Beispiel Völkerwanderung 2015/2016

Die Otto-Brenner-Stiftung untersuchte in einer Studie, wie ausgewogen die Berichterstattung ausgewählter Leitmedien (FAZ, Süddeutsche, Welt) über die Völkerwanderung in den Jahren 2015/16 war. Die Ergebnisse sind aufschlussreich: Am häufigsten kamen Politiker (insbesondere die Regierungskoalitionen) zu Wort, während etwa die AfD mit ihren kontroversen Positionen nur in 0,1 Prozent aller Berichte vorkam. Standpunkte anderer Organe wie Polizei und Gerichte wurden nur in jedem zehnten Bericht erwähnt. Asylbewerber und Migranten kamen in 4 Prozent der Fälle zu Wort.

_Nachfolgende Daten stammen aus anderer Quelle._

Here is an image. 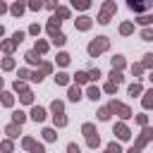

Die Sorgen, Ängste und Widerstände der normalen Bürger wurden bis zum Spätherbst 2015 gar nicht thematisiert: „Wenn doch, dann in belehrendem oder (gegenüber ostdeutschen Regionen) auch verächtlichem Ton. Kaum ein Kommentar während der sogenannten Hochphase (August und September) versuchte eine Differenzierung zwischen Rechtsradikalen, politisch Verunsicherten und besorgten, sich ausgegrenzt fühlenden Bürgern.“ (S. 135) Zuwanderung und das Schlagwort „Willkommenskultur“ wurden gezielt positiv besetzt. Die Regionalpresse griff die Probleme und Konflikte unter normalen Bürgern gar nicht auf. Abweichende Meinungen wurden in den Medien nicht mehr gehört, so das Fazit der Autoren.

Die Leitmedien haben versagt.

Bei einseitigen Informationen kann man von Propaganda sprechen. Die angeführten Beispiele belegen, dass die Leitmedien es nicht einmal versuchen, den Leser umfassend und halbwegs neutral zu informieren. Stattdessen verfolgen Verlagsleiter und Chefredakteure ihre eigene Agenda. Es wird aktiv ein normativer Ansatz verfolgt, um die Leser in ihrem Sinne zu beeinflussen und erziehen. Es soll z.B. ein Konsens vermittelt werden, wonach die AfD eine unwählbare, inkompetente Partei und jede Impfkritik absurd wäre. Angesichts der massiv gesunkenen Auflagen in den letzten Jahren und der zunehmenden Kritik an den öffentlich-rechtlichen Medien sollten Presse und Rundfunkanstalten sich überlegen, ob der eingeschlagene Weg der richtige ist.

Neue Medien braucht das Land.

Die Bürger sollten sich emanzipieren und ergänzend andere Medien nutzen, um umfassende Informationen zu erhalten. Empfehlenswert ist z.B. die Achse des Guten (www.achgut.com). Es wäre wünschenswert, wenn die unabhängige Plattform sich zu einem neuen Leitmedium entwickeln würde. Dazu braucht es kritische Leser, die nicht jedes Wort in den „Qualitätsmedien“ für bare Münze nehmen und sich von Zeit zu Zeit die Frage stellen: Kamen bei diesem Thema Befürworter wie Kritiker gleichermaßen zu Wort?